A reconsideration of the thermodynamics of phase‐change switching

Phase‐change random access memory (PCRAM) holds great promise as a future non‐volatile memory technology. All PCRAM devices have an inextricable relationship with thermodynamics. To make a memory cell crystallize or amorphize by injecting and removing thermal energy as a repetitive memory cycle results in the generation of entropy. In the study and development of PCRAM, the entropic part in the total energy has been neglected in the thermo‐dynamical system. In this paper, we discuss entropic energy losses through simple calculations based on the Sackur–Tetrode equation and compare the results with those obtained by first‐principles computer simulations. In addition, using a structure specific entropy generation model, we verify how much input energy is wasted in phase‐change memory cells fabricated with a Ge 2 Sb 2 Te 5 alloy‐layer or a simulation optimized [(GeTe) 2 (Sb 2 Te 3 ) 4 ] 7 multilayer structure. According to a detailed analysis, the entropy derived from application of the Sackur–Tetrode equation is in good agreement with results derived from first‐principles simulations.
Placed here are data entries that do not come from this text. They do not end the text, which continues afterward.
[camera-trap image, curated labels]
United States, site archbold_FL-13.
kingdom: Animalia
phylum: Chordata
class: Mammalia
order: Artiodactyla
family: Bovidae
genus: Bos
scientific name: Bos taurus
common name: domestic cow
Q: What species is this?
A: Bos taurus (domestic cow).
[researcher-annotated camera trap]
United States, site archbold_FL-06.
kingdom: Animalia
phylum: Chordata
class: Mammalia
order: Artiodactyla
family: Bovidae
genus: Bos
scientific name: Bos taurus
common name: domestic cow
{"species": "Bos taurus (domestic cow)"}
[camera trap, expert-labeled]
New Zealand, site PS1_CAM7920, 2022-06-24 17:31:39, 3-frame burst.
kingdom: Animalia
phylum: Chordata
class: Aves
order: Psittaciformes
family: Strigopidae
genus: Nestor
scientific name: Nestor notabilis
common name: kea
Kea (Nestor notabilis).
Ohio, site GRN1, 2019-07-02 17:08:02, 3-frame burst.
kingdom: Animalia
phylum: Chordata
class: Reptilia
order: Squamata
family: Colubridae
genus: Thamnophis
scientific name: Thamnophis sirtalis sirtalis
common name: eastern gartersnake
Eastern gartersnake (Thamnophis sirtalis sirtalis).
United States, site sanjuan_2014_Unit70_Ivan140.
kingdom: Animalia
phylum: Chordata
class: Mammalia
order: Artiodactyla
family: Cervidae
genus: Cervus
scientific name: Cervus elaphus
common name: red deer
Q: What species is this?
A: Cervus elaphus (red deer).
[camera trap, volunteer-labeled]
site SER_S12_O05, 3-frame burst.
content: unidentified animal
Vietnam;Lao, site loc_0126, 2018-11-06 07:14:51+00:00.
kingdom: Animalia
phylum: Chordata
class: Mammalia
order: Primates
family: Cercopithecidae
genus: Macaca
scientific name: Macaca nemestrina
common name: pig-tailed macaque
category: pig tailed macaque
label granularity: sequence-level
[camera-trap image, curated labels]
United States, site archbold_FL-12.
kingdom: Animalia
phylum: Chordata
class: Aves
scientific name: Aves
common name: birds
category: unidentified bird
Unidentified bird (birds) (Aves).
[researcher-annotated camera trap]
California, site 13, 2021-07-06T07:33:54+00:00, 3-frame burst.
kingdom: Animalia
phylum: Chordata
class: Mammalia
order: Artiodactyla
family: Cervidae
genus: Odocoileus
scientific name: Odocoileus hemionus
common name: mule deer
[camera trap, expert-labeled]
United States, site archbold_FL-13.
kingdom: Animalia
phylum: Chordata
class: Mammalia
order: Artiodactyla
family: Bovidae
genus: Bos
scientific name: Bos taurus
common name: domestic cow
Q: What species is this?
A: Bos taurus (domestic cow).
Our experimental device fabricated using an entropy‐controlled phase‐change design resulted in significant efficiency improvements. Relative to a Ge 2 Sb 2 Te 5 alloy‐layer device, the new multilayer device exhibited a 82% improvement in energy efficiency for a transition from the high‐ to the low‐resistivity state and with a 64% improvement in efficiency for a transition from the low‐ to the high‐resistivity state. This new entropic‐energy‐loss optimized device was able to return to the high‐resistivity state at approximately the same current as that required for the low‐resistivity state of the alloy device.